Part 2: 110434737925


# Comparison with real-world data streams

Todays exercise is quite a good model for how real-world binary formats work. They usually do not pack data into such odd bit counts however; computers work much more efficiently with data packed into (powers of 2 of multples of) bytes. Individual bytes can still contain multiple pieces of information such as 1 bit flags or several smaller integer values.

## Continuation flags

The continuation bit set in the literal value format is exactly how a range of variable-width encodings work, such as [UTF-8](https://en.wikipedia.org/wiki/UTF-8). Some formats, like UTF-8, use multiple bits to handle continuation signalling (in UTF-8, the number of bits for this purpose is _variable too_, from 1 to 5). The advantage of such a format is that you can encode complex data into a much more compact form than if you used a fixed number of bytes for every possible value you encode, but the disadvantage is that you can't just index into a stream to get to a specific Nth value. For UTF-8, you can encode ASCII text (e.g. the majority of textual computer data in the western world) in just 1 byte per character, increasing to 2 bytes for most [Latin-script alphabets](https://en.wikipedia.org/wiki/Latin-script_alphabet), while 3 bytes covers the remainder of the [Unicode Basic Multilingual Plane](<https://en.wikipedia.org/wiki/Plane_(Unicode)#Basic_Multilingual_Plane>) (BMP) and you only need 4 bytes for Unicode data beyond the BMP. But, if you need to index into a UTF-8 byte string, you'll have to look at the first 4 bits of a lot of the bytes between the start of such a stream and the Nth codepoint you want to skip to (rule of thumb: left-most-bit not set? Then move on to the next byte, otherwise count consecutive left-most bits that are `1` and skip that many times minus 1).

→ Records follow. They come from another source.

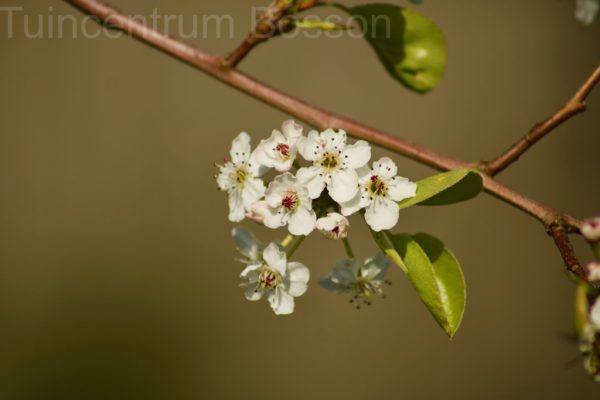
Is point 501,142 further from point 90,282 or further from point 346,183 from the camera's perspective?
point 346,183

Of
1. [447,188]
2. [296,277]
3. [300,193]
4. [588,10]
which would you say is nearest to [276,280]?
[296,277]

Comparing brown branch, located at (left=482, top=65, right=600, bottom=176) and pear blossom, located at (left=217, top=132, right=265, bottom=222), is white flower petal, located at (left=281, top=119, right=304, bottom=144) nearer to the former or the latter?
pear blossom, located at (left=217, top=132, right=265, bottom=222)

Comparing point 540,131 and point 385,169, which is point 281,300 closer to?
point 385,169

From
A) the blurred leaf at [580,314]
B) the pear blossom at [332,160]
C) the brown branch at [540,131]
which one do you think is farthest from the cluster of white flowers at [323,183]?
the blurred leaf at [580,314]

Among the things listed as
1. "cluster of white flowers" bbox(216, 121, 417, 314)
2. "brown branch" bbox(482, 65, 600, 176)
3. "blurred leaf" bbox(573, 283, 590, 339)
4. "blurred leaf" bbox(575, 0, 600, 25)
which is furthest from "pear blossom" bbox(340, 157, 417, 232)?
"blurred leaf" bbox(575, 0, 600, 25)

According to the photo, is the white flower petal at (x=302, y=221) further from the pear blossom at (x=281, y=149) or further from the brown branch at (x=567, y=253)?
the brown branch at (x=567, y=253)

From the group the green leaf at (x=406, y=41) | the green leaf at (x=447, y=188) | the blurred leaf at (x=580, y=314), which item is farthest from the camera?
the green leaf at (x=406, y=41)

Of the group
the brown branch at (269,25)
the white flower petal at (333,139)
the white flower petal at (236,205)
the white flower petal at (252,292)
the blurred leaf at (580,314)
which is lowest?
the blurred leaf at (580,314)
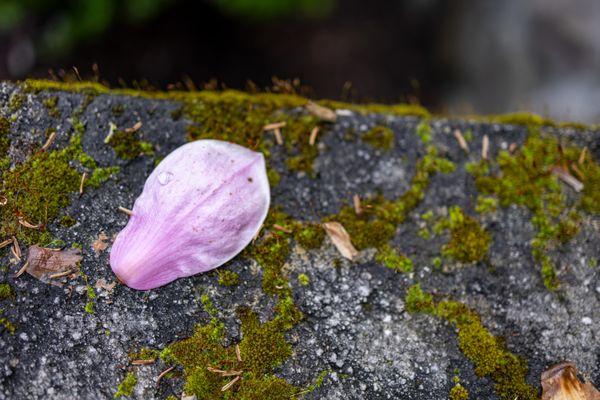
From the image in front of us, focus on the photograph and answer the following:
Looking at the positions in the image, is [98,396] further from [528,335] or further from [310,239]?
[528,335]

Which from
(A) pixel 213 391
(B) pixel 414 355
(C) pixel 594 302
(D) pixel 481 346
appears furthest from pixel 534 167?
(A) pixel 213 391

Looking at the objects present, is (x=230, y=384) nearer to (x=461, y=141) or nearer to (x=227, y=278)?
(x=227, y=278)

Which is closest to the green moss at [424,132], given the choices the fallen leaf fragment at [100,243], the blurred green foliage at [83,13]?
the fallen leaf fragment at [100,243]

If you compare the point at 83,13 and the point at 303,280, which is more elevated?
the point at 83,13

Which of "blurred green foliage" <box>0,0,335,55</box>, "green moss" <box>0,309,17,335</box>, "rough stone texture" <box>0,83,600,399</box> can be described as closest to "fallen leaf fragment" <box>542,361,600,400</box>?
"rough stone texture" <box>0,83,600,399</box>

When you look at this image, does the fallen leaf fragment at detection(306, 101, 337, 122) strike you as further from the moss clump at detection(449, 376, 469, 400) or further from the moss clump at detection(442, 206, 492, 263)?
the moss clump at detection(449, 376, 469, 400)

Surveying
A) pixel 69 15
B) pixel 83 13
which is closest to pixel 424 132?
pixel 83 13
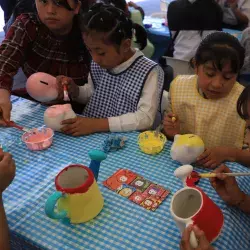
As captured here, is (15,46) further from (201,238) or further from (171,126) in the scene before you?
(201,238)

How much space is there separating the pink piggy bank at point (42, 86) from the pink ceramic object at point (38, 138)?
0.47 ft

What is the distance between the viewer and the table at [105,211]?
2.58 feet

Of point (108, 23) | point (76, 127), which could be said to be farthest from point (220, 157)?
point (108, 23)

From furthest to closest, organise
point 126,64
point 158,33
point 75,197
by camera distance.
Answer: point 158,33 → point 126,64 → point 75,197

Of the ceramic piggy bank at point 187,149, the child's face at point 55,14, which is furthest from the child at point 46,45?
the ceramic piggy bank at point 187,149

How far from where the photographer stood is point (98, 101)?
148 centimetres

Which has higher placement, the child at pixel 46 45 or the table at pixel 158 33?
the child at pixel 46 45

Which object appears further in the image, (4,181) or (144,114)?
(144,114)

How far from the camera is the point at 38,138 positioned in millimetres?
1188

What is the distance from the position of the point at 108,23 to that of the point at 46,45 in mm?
480

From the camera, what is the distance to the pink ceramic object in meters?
1.13

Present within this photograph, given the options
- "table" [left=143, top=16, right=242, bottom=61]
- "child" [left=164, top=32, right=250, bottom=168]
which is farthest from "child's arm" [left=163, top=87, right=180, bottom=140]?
"table" [left=143, top=16, right=242, bottom=61]

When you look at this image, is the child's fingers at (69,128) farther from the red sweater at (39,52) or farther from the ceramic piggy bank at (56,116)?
the red sweater at (39,52)

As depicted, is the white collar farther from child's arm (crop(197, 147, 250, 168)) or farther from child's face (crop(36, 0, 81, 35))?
child's arm (crop(197, 147, 250, 168))
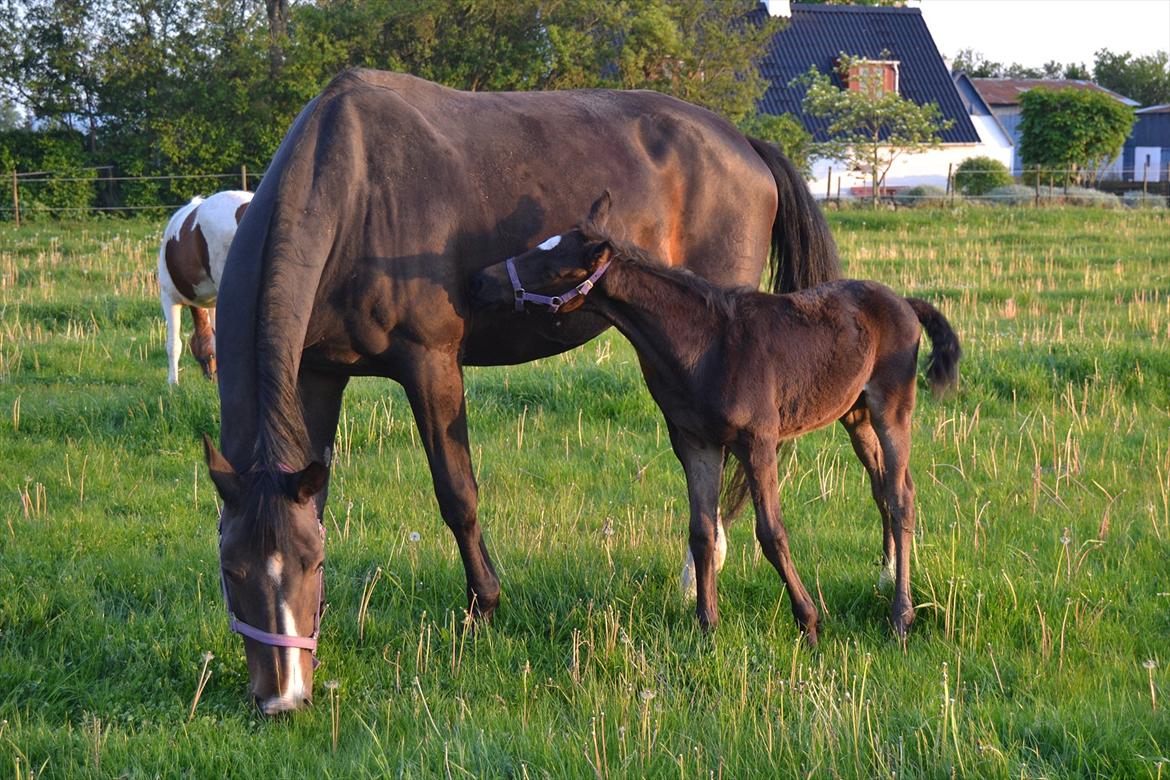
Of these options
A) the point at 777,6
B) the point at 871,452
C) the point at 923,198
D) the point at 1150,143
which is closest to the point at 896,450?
the point at 871,452

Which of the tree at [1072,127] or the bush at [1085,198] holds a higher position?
the tree at [1072,127]

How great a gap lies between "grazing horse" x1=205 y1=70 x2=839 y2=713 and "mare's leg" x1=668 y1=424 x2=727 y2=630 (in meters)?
0.86

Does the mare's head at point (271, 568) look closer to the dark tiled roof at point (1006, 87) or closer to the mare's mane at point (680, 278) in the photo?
the mare's mane at point (680, 278)

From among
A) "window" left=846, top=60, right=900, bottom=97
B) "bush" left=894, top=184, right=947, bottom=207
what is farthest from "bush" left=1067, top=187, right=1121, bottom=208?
"window" left=846, top=60, right=900, bottom=97

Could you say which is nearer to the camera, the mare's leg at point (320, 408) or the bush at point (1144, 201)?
the mare's leg at point (320, 408)

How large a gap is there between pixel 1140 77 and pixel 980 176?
5300cm

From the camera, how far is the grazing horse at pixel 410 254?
3.74m

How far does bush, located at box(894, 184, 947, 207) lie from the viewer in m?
28.2

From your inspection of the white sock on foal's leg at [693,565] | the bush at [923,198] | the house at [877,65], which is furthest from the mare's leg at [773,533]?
the house at [877,65]

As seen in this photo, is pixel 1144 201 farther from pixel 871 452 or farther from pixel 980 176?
pixel 871 452

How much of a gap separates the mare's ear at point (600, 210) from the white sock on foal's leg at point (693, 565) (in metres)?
1.42

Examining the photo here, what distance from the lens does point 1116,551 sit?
514 centimetres

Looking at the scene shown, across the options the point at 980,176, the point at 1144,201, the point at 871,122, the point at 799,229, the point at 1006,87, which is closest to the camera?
the point at 799,229

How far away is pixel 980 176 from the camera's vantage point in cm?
3516
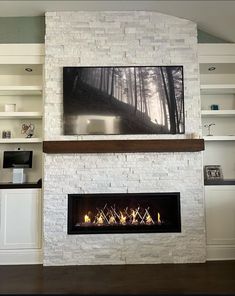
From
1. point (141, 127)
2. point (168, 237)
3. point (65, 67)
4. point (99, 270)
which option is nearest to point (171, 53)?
point (141, 127)

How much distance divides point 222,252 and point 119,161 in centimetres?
169

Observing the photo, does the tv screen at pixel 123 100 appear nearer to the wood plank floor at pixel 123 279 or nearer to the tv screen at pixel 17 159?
the tv screen at pixel 17 159

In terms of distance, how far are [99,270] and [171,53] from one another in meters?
2.74

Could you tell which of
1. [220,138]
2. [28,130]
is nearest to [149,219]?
[220,138]

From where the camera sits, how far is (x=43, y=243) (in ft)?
10.2

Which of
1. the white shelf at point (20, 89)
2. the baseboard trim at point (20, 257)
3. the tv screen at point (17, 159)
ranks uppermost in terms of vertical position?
the white shelf at point (20, 89)

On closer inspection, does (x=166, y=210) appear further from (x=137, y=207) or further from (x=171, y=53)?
(x=171, y=53)

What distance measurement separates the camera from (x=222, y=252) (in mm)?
3215

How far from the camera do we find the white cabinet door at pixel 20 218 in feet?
10.4

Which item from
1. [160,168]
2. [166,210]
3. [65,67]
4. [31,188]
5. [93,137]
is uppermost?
[65,67]

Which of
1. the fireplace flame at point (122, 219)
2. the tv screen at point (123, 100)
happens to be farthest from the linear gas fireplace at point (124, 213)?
the tv screen at point (123, 100)

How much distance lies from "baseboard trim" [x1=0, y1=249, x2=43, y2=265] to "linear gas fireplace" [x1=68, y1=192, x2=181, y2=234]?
1.73 feet

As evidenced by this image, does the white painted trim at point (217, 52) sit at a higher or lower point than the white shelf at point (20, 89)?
higher

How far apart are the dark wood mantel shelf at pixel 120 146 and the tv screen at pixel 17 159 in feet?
1.63
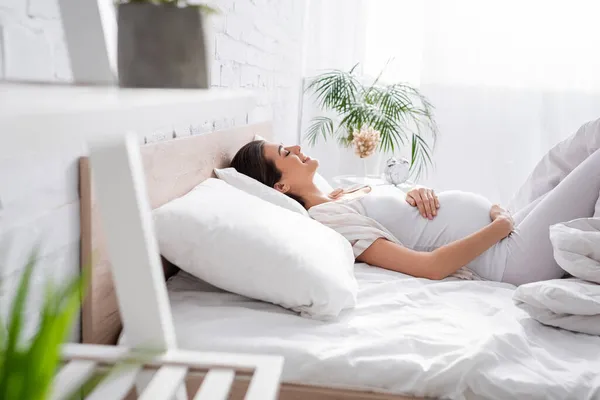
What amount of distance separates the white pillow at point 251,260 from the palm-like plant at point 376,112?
2.01m

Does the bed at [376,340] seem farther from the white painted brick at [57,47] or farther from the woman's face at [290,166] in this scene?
the woman's face at [290,166]

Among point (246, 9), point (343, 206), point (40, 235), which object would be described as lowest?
point (343, 206)

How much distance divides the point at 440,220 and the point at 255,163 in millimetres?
633

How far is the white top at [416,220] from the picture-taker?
1.87m

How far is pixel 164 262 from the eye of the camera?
58.3 inches

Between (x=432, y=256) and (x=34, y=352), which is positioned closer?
(x=34, y=352)

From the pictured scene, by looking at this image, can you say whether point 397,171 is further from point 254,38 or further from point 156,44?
point 156,44

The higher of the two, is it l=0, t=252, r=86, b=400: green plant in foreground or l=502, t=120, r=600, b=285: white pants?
l=0, t=252, r=86, b=400: green plant in foreground

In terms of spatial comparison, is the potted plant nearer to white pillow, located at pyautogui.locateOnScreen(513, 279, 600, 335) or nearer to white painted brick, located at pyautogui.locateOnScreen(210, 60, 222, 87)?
white pillow, located at pyautogui.locateOnScreen(513, 279, 600, 335)

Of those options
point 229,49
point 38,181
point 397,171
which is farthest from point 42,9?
point 397,171

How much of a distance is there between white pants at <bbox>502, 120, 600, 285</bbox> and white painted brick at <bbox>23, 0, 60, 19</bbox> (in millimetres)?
1422

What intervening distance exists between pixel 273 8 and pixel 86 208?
6.53 ft

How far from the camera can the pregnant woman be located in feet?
5.83

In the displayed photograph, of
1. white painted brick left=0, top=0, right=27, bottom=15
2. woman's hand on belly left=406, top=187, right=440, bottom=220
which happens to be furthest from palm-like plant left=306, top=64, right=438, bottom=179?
white painted brick left=0, top=0, right=27, bottom=15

## Sub-packet size expressed in total length or a count

The operator packets record either the total length of the subpackets (in bits, real-world formats are far more likely to record a byte count), or a number of packets. For formats with a variable packet length, those two numbers have very different consequences for how you read such a stream, and both have advantages and disadvantages. Because of this many formats will use both, depending on what kind of information is encoded!

A fixed size lets you skip over to the next packet in one big step, while a packet count requires that you read each sub-packet in turn, or at least enough to be able to skip the rest of that packet. But, a fixed size requires that the _encoder_ knows what size it is going to be sending, _up front_, and not all data streams lend themselves to this. For a streaming video format, for example, the encoder might not know how well later video data will compress and so won't know how many packets it'll end up sending. But such an encoder will pull in video data to encode in chunks, and may well know that it is going to send N frames of video, each of variable size, and tell the decoder on the other end to expect N sub packets.